We analyze the effectiveness of each component in DLCMs on MPII validation set. Mean PCKh@0.5 over hard joints, i.e., ankle, knee, hip, wrist and elbow, is used as the evaluation metric. A DLCM with two semantic levels is taken as the basic model. Model (i), \(i\in \{1,2,3,4,5\}\), denotes one of the five variants of the basic model shown in Fig. 7(a).

Fig. 7.
figure 7

(a) Component analysis on MPII validation set. See Sect. 4.3 for details. (b) Qualitative results obtained by our approach on the MPII (top row) and LSP (bottom row) testing sets

To see the importance of compositional architectures, we successively remove the top-down lateral connections and compositional part supervisions, which leads to Model (1) and Model (2). Figure 7(a) indicates that both variants, especially the second one, perform worse than the basic model.

In Model (3), we replace bone-based part representations in the basic model with conventional part representations, i.e., cubes in Fig. 5(a). Following [12], we use K-means to cluster each of the 12 higher-level parts into N types. Since a part sample is assigned to one type, only 1 of its N score map channels is nonzero (with a Gaussian centered at the part location). We have tested \(N=15\) [12] and \(N=30\) and reported the better result. As shown in Fig. 7(a), the novel bone-based part representation significantly outperforms the conventional one.

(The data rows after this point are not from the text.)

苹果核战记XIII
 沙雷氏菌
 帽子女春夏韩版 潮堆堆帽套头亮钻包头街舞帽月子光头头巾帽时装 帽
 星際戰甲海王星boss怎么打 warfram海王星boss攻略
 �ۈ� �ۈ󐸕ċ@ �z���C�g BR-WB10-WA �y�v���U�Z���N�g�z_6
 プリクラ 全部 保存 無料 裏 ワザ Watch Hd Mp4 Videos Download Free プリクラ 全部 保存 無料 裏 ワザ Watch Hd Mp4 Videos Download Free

Finally, we explore whether using more semantic levels in a DLCM can boost its performance. Model (4) is what we have used in Sect. 4.2. Model (5) has 4 semantic levels. The highest-level part is the whole human body. Its ground truth bone map is the composition (location-wise maximum) of its children’s bone maps. Figure 7(a) shows that the 3-level DLCM performs much better than the 2-level model. However, with 38% more parameters and 27% more GFLOPS, the 4-level DLCM only marginally outperforms the 3-level model.

Fig. 8.
figure 8

(a) Score maps obtained by our method on some unseen images in the bottom-up (BU) and top-down (TD) inference stages. The five columns correspond to the five inference steps in Fig. 6(b). Due to space limit, only score maps corresponding to one of the six level-2 parts are displayed for the example at each row. From top to bottom, the level-2 parts are left leg, right leg, left arm, left leg and right arm, respectively. Within each sub-figure, parts of the same level are ordered by their distances to the body center. (b) Some examples showing that a 3-level DLCM (bottom row) is able to resolve the ambiguities that appear in bottom-up pose predictions of an 8-stack hourglass network (top row). Wrong part localizations are highlighted by green ellipses (Color figure online)

4.4 Qualitative Results

Figure 7(b) displays some pose estimation results obtained by our approach. Figure 8(a) visualizes some score maps obtained by our method in the bottom-up (BU) and top-down (TD) inference stages. The evolution of these score maps demonstrates how the learned compositionality helps resolve the low-level ambiguities that appear in high-level pose estimations. The uncertain bottom-up estimations of the left ankle, right ankle and right elbow respectively in the first, second and fifth examples are resolved by the first-level compositions. In some more challenging cases, one level of composition is not enough to resolve the ambiguities, e.g., the bottom-up predictions of the left lower arm in the third example and the left lower leg in the fourth example. Thanks to the hierarchical compositionality, their uncertainties can be reduced by the higher-level relational models. Figure 8(b) shows that our DLCM can resolve the ambiguities that appear in bottom-up pose predictions of an 8-stack hourglass network.

5 Conclusion

This paper exploits deep neural networks to learn the complex compositional patterns within human bodies for pose estimation. We also propose a novel bone-based part representation to avoid potentially large state spaces for higher-level parts. Experiments demonstrate the effectiveness and efficiency of our approach.